Vorteile und Herausforderungen

Vorteile von Nadellagern

  • Hohe Tragfähigkeit: Nadellager können trotz ihrer kompakten Bauform hohe Lasten aufnehmen und eignen sich damit ideal für Anwendungen, in denen eine hohe Belastbarkeit gefordert ist.

  • Kompakte Bauweise und hohe Raumeffizienz: Durch ihre schlanke Konstruktion lassen sich Nadellager auch in beengten Einbauräumen einsetzen, in denen andere Lagerbauarten nicht geeignet sind.

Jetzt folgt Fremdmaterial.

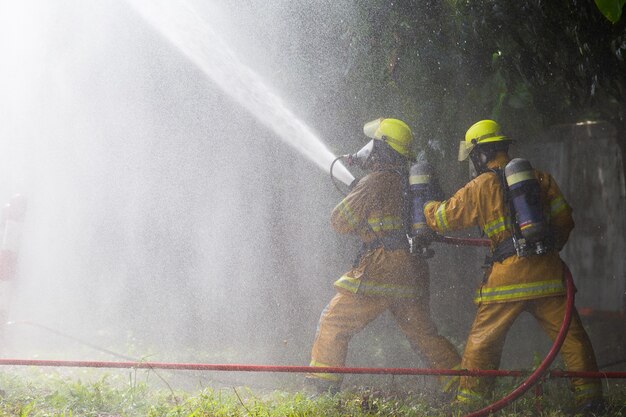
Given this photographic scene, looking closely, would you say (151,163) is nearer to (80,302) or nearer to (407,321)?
(80,302)

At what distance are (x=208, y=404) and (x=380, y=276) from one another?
1417mm

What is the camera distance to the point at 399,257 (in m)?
4.14

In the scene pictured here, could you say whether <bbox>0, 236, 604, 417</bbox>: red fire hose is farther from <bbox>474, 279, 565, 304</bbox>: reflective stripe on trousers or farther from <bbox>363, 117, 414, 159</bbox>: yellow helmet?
<bbox>363, 117, 414, 159</bbox>: yellow helmet

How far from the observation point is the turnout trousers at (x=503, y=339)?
11.7 feet

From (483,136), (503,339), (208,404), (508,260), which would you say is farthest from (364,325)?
(483,136)

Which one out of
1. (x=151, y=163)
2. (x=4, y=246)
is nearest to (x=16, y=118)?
(x=151, y=163)

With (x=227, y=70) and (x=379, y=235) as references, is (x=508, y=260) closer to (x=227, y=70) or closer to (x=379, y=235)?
(x=379, y=235)

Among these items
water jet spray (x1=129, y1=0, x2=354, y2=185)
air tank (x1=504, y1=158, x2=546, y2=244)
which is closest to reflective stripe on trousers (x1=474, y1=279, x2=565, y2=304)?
air tank (x1=504, y1=158, x2=546, y2=244)

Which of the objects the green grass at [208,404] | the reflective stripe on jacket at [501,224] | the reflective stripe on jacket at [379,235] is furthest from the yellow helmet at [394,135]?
the green grass at [208,404]

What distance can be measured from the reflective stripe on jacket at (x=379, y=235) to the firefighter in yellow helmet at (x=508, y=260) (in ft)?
1.16

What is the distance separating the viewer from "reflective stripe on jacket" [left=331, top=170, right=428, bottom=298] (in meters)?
4.09

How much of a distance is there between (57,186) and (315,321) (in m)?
4.30

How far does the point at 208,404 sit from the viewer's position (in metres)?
3.21

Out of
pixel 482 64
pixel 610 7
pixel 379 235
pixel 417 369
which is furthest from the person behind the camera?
pixel 482 64
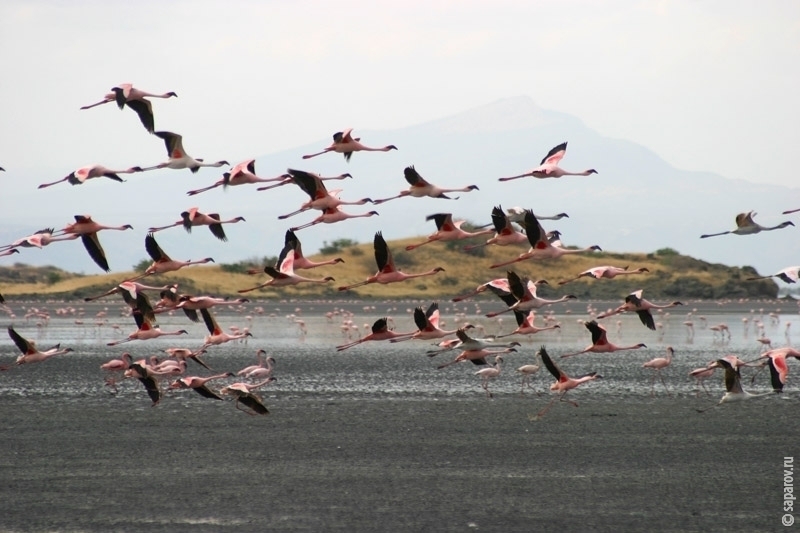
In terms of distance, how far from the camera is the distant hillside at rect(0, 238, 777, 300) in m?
63.2

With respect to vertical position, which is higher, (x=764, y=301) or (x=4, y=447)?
(x=4, y=447)

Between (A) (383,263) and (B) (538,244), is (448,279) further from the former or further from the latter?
(A) (383,263)

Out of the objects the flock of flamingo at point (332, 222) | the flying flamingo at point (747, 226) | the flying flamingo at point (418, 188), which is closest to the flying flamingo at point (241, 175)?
the flock of flamingo at point (332, 222)

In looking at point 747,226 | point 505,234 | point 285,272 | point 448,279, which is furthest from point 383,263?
point 448,279

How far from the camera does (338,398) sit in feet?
64.6

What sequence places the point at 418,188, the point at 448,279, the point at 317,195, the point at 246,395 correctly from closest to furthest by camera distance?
the point at 317,195, the point at 418,188, the point at 246,395, the point at 448,279

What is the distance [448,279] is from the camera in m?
67.9

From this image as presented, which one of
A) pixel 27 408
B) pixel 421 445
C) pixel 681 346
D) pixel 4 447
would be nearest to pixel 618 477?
pixel 421 445

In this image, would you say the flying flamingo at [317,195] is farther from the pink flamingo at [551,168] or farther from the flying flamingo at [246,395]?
the flying flamingo at [246,395]

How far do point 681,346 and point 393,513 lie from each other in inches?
928

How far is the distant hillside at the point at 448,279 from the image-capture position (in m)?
63.2

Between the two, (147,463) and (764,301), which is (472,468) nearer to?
(147,463)

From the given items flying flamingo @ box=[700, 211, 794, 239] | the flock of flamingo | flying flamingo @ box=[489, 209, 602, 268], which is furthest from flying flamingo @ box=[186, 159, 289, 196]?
flying flamingo @ box=[700, 211, 794, 239]

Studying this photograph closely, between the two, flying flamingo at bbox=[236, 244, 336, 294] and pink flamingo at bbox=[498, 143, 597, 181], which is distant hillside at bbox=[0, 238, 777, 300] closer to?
flying flamingo at bbox=[236, 244, 336, 294]
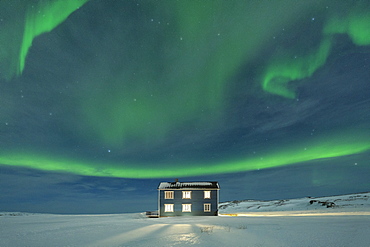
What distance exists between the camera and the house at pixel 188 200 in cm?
3569

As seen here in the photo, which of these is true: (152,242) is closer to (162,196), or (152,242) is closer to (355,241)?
(355,241)

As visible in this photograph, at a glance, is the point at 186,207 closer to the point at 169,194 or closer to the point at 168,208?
the point at 168,208

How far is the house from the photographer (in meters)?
35.7

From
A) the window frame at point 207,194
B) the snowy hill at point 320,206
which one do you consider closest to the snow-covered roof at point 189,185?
the window frame at point 207,194

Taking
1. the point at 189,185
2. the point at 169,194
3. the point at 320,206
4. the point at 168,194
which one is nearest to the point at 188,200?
the point at 189,185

  • Geringe Reibung und hohe mechanische Effizienz: Nadellager reduzieren die Reibung, verbessern damit den Wirkungsgrad der Maschine und sorgen für einen ruhigen Lauf bei geringeren Energieverlusten.

  • Langlebigkeit und Steifigkeit: Diese Lager sind auf eine lange Lebensdauer ausgelegt. Ihre steife Konstruktion gewährleistet zudem, dass sie anspruchsvollen Einsatzbedingungen ohne Verformung standhalten.

Herausforderungen und Grenzen

  • Verschleiß und Ermüdung: Nadellager können im Laufe der Zeit verschleißen oder beschädigt werden, insbesondere bei unzureichender Wartung oder beim Einsatz unter hohen Lasten.

  • Begrenzte Aufnahme axialer Belastungen: Nadellager eignen sich vor allem für radiale Belastungen, während sie bei axialen Kräften entlang der Lagerachse nur eingeschränkt belastbar sind.

  • Empfindlichkeit gegenüber Fehlausrichtung und Drehzahl: Nadellager reagieren sensibel auf Fehlausrichtungen, die zu ungleichmäßigem Verschleiß führen können. Auch bei sehr hohen Drehzahlen arbeiten sie nur eingeschränkt, da dies Überhitzung und geringere Effizienz begünstigt.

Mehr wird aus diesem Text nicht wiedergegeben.